> [Prompt]
Please restate the records that follow word for word, omitting any images.
··· Given records ···
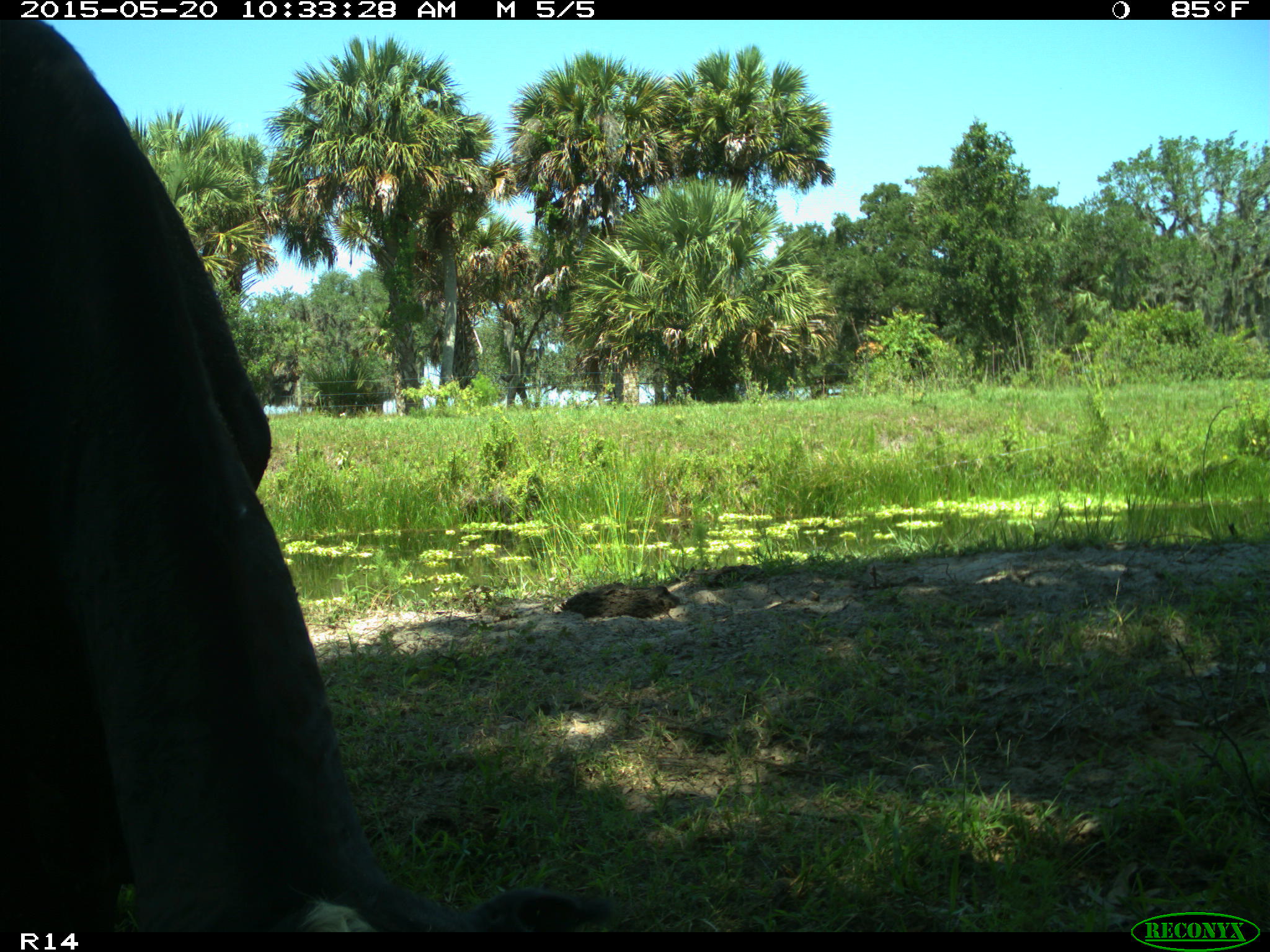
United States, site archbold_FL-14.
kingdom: Animalia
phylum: Chordata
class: Mammalia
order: Artiodactyla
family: Bovidae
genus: Bos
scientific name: Bos taurus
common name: domestic cow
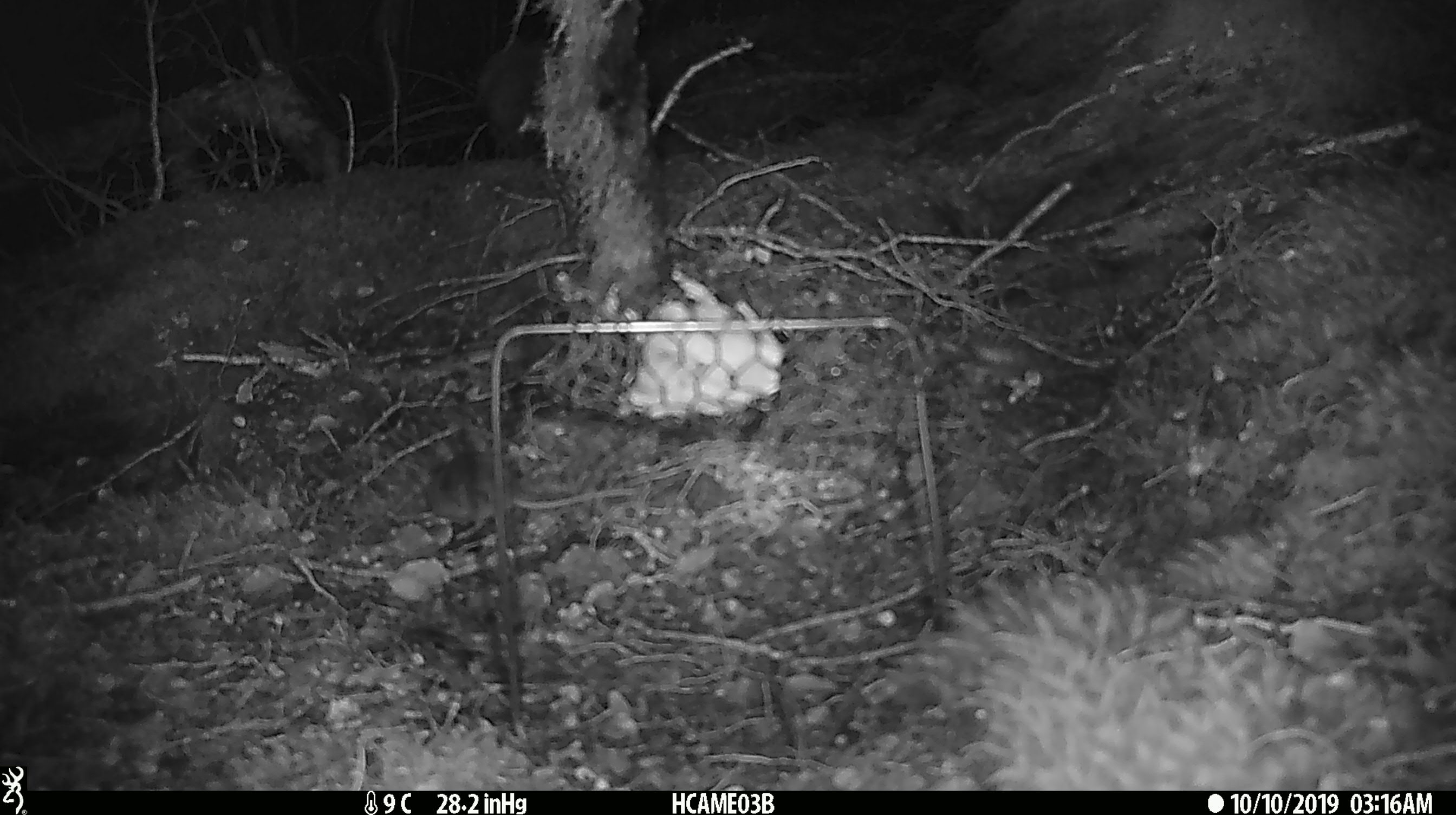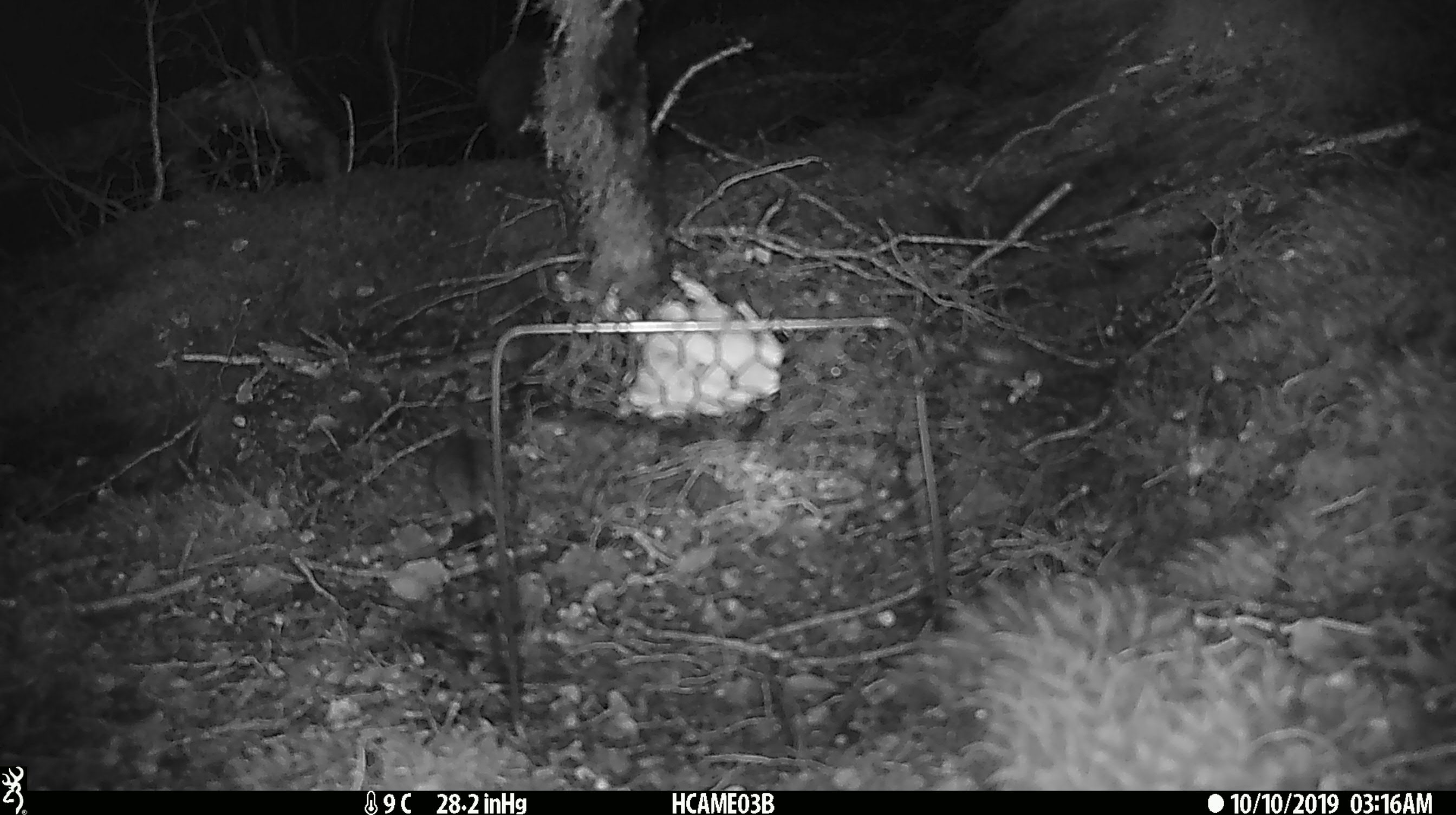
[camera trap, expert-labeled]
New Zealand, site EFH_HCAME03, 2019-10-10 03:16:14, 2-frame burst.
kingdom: Animalia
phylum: Chordata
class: Mammalia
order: Rodentia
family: Muridae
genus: Mus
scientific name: Mus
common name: mouse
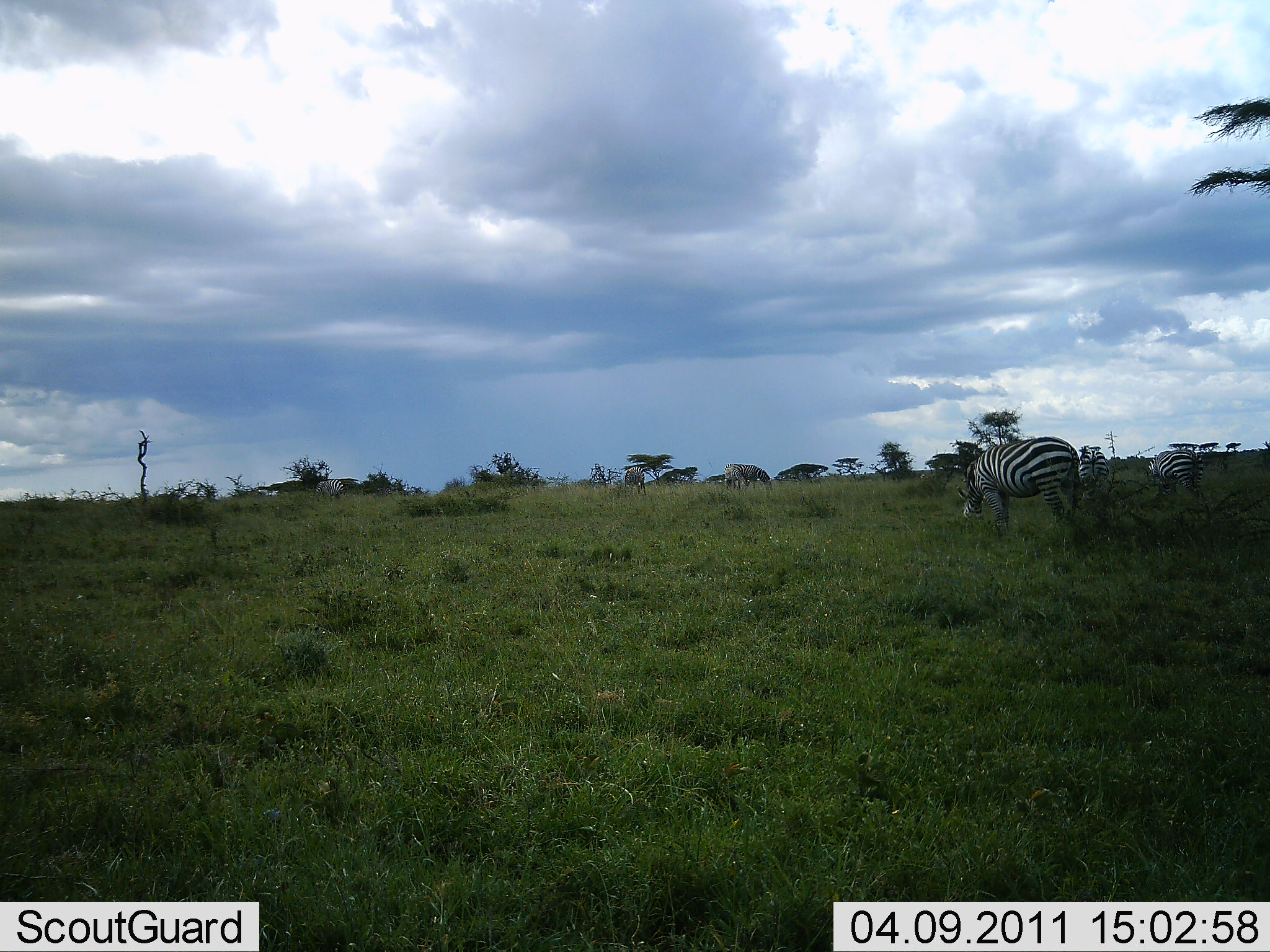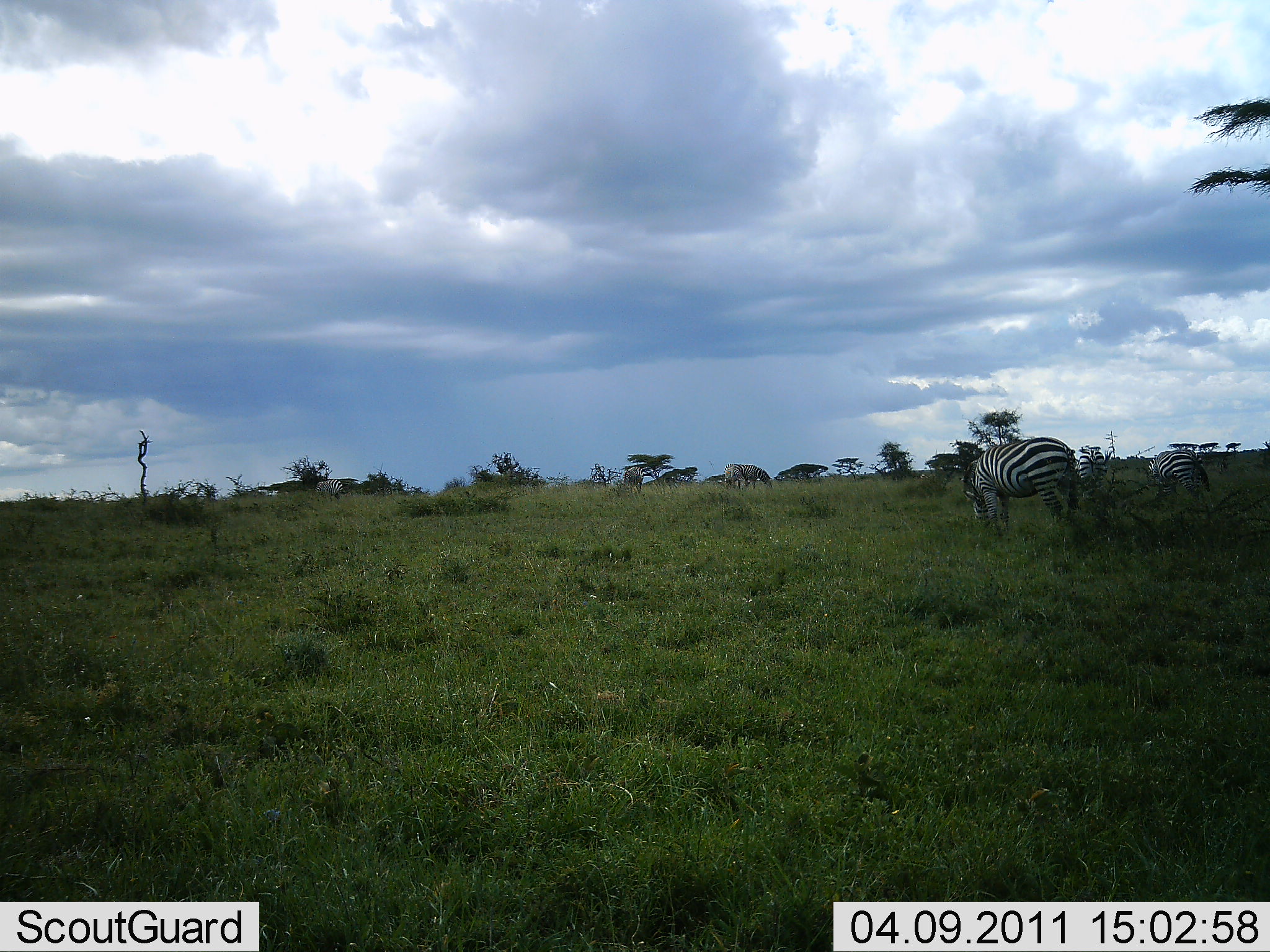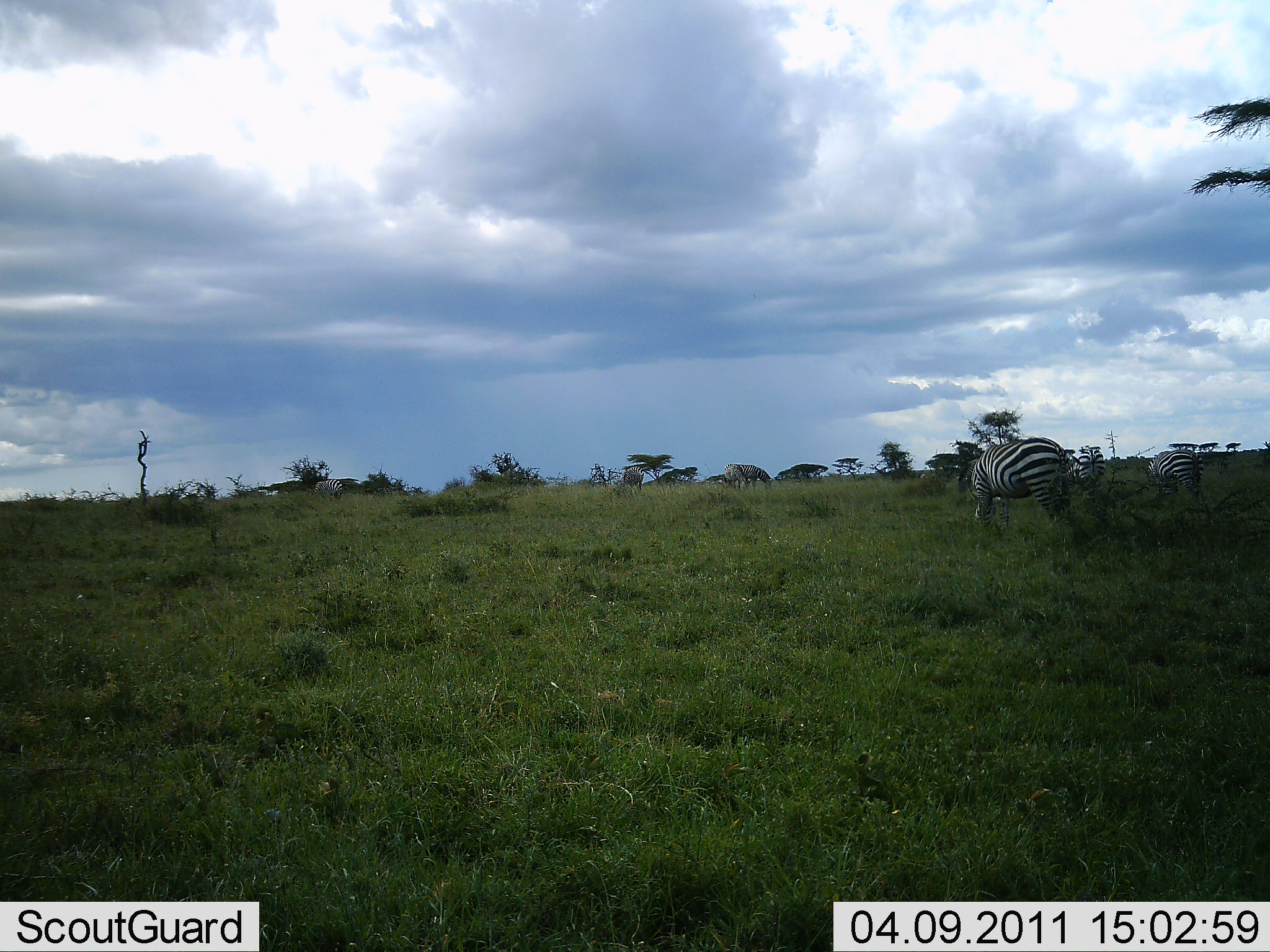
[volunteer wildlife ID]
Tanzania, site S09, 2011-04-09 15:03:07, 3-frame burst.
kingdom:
···
> [Solution]
United States, site archbold_FL-14.
kingdom: Animalia
phylum: Chordata
class: Mammalia
order: Artiodactyla
family: Bovidae
genus: Bos
scientific name: Bos taurus
common name: domestic cow
[camera trap, expert-labeled]
New Zealand, site EFH_HCAME03, 2019-10-10 03:16:14, 2-frame burst.
kingdom: Animalia
phylum: Chordata
class: Mammalia
order: Rodentia
family: Muridae
genus: Mus
scientific name: Mus
common name: mouse
[volunteer wildlife ID]
Tanzania, site S09, 2011-04-09 15:03:07, 3-frame burst.
kingdom:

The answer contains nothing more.